[Stored items from a collection]
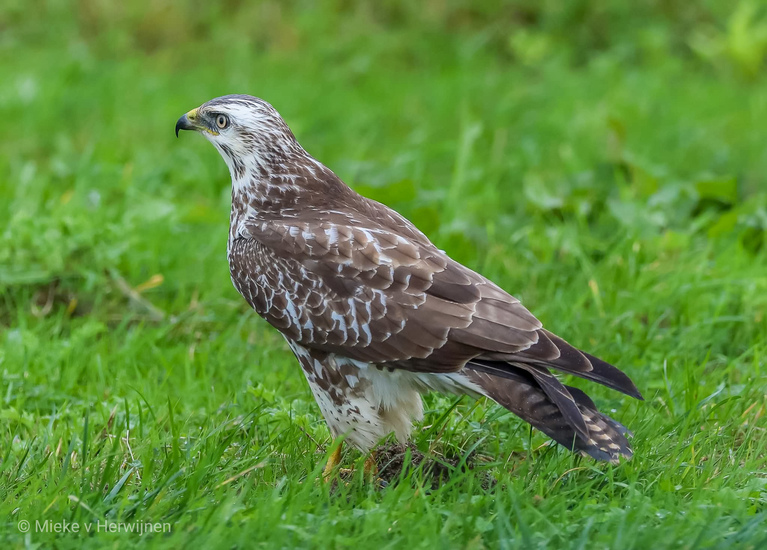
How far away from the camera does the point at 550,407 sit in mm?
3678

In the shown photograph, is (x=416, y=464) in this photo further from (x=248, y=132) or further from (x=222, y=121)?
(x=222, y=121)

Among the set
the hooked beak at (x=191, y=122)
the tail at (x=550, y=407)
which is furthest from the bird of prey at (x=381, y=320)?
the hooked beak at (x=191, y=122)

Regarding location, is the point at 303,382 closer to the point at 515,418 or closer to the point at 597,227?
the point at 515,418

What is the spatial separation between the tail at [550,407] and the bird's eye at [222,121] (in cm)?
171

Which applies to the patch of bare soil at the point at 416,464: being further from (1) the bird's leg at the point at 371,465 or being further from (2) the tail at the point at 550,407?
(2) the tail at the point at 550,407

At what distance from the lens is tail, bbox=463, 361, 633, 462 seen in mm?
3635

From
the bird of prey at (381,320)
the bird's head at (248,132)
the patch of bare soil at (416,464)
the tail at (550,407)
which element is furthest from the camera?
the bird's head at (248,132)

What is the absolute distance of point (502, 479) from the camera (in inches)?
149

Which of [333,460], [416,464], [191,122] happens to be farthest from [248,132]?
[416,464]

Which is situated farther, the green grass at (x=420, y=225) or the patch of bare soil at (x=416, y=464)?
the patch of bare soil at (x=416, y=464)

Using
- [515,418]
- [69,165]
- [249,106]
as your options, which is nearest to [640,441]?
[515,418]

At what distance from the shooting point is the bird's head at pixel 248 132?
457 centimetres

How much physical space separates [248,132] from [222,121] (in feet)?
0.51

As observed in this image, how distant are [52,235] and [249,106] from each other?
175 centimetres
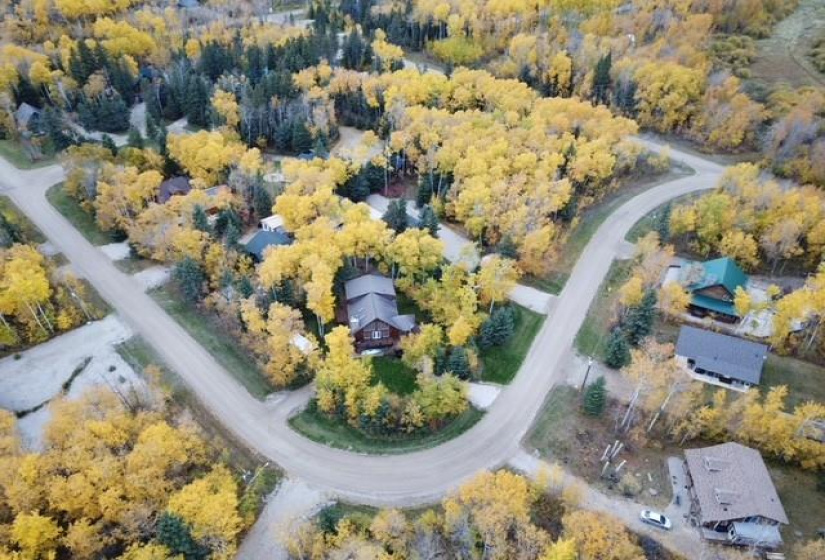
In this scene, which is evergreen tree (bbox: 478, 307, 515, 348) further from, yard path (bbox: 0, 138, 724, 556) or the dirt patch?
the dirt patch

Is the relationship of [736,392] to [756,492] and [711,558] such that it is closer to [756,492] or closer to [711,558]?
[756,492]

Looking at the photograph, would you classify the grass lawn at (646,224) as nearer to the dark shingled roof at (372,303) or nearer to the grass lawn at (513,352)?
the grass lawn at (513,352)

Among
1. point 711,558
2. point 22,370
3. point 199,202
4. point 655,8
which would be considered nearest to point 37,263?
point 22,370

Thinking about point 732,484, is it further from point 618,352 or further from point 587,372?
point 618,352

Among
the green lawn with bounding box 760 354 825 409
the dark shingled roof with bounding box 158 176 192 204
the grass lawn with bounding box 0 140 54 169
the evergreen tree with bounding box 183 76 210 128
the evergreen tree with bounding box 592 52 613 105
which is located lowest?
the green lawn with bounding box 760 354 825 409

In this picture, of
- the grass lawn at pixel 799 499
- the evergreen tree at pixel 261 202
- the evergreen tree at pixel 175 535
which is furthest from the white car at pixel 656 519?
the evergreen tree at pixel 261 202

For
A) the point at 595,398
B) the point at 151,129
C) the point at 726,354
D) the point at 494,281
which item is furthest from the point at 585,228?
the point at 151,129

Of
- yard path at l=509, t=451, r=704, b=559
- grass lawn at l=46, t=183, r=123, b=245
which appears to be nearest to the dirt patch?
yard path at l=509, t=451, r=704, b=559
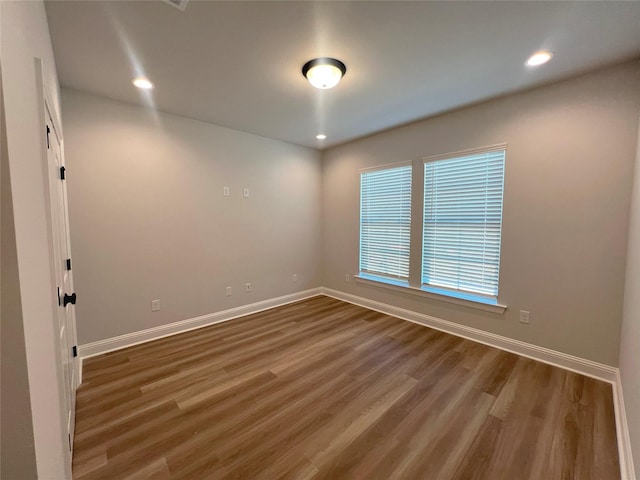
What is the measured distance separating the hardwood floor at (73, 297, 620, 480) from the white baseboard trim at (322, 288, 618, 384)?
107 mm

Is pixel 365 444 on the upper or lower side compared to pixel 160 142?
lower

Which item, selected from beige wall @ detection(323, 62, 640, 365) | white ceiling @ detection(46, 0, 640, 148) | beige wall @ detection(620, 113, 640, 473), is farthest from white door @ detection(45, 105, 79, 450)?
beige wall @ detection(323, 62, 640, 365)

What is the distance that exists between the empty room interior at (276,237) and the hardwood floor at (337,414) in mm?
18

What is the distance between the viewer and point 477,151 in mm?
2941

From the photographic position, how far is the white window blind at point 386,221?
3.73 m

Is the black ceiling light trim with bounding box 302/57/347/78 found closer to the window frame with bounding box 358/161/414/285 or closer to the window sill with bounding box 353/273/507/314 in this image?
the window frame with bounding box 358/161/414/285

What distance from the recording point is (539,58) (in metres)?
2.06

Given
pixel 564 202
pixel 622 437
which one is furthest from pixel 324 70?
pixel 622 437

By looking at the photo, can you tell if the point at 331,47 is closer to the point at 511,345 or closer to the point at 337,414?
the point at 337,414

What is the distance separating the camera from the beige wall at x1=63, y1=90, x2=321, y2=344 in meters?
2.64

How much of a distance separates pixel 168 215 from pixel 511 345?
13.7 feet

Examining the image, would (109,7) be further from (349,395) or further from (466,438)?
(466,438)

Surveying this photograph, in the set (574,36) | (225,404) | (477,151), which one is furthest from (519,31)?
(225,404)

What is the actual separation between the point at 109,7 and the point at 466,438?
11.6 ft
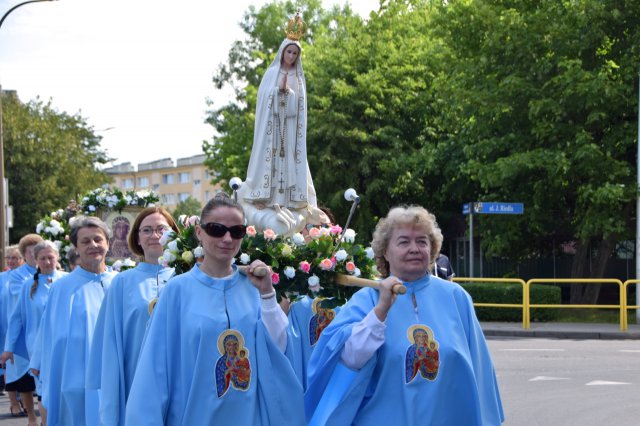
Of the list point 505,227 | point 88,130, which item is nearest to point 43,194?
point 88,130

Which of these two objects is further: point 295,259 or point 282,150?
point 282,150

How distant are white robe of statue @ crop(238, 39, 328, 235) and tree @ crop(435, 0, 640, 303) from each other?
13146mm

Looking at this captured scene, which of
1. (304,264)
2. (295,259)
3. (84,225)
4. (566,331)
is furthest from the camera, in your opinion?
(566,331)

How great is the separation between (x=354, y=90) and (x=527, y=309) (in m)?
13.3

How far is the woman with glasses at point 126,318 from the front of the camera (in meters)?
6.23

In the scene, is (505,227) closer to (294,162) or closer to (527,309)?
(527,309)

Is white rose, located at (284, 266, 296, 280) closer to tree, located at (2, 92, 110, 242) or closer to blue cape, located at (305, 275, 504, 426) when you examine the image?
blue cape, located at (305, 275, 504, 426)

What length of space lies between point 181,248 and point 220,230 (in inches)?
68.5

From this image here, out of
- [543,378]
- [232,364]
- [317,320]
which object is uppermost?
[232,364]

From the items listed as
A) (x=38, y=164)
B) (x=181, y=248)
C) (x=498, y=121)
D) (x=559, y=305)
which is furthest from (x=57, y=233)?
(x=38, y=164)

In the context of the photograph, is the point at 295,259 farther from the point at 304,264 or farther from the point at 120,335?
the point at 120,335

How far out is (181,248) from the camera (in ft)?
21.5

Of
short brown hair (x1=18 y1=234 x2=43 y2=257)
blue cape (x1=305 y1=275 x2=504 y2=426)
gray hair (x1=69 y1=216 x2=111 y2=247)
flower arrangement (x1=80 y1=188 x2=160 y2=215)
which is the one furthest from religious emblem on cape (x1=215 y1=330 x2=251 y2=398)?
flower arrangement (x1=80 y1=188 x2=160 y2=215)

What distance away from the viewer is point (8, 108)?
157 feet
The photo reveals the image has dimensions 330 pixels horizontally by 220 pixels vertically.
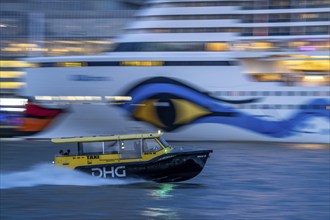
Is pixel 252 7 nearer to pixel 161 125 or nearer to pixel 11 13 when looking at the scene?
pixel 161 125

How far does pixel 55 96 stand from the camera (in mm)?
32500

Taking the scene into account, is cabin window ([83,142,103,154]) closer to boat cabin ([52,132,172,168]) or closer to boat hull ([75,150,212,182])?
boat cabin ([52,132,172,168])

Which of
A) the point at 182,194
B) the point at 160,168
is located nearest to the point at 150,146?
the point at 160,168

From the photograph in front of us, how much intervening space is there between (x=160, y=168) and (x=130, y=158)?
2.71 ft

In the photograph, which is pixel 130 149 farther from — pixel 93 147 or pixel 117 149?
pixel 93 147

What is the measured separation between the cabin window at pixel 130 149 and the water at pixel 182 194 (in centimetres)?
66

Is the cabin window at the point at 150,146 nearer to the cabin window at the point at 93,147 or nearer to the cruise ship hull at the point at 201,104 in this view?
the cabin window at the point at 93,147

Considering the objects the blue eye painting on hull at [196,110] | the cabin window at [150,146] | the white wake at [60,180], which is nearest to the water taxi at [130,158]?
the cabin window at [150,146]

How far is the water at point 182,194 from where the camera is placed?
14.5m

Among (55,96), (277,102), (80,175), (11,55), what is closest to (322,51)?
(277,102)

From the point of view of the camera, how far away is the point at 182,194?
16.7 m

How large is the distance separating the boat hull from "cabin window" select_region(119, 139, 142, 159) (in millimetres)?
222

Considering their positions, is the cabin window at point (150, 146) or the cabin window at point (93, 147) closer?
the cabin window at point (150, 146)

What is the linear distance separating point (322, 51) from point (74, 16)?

REQUIREMENT — Only those lines running from the one containing "How far is the water" through the last line of the data above are to be copied, exactly, with both ends included.

WRITTEN SOLUTION —
How far is the water at point 182,194 from where the camera is placed?
14.5m

Among (55,96), (277,102), (80,175), (11,55), what is closest to (322,51)?
(277,102)

From the point of view of the camera, how far away is the point at 182,194?
16.7 m

How large is the distance separating the boat hull from "cabin window" select_region(119, 139, 142, 159) (in millimetres)?
222

Considering their positions, is the cabin window at point (150, 146) or the cabin window at point (93, 147) closer?
the cabin window at point (150, 146)

What is the linear distance separating point (322, 51) from point (74, 16)?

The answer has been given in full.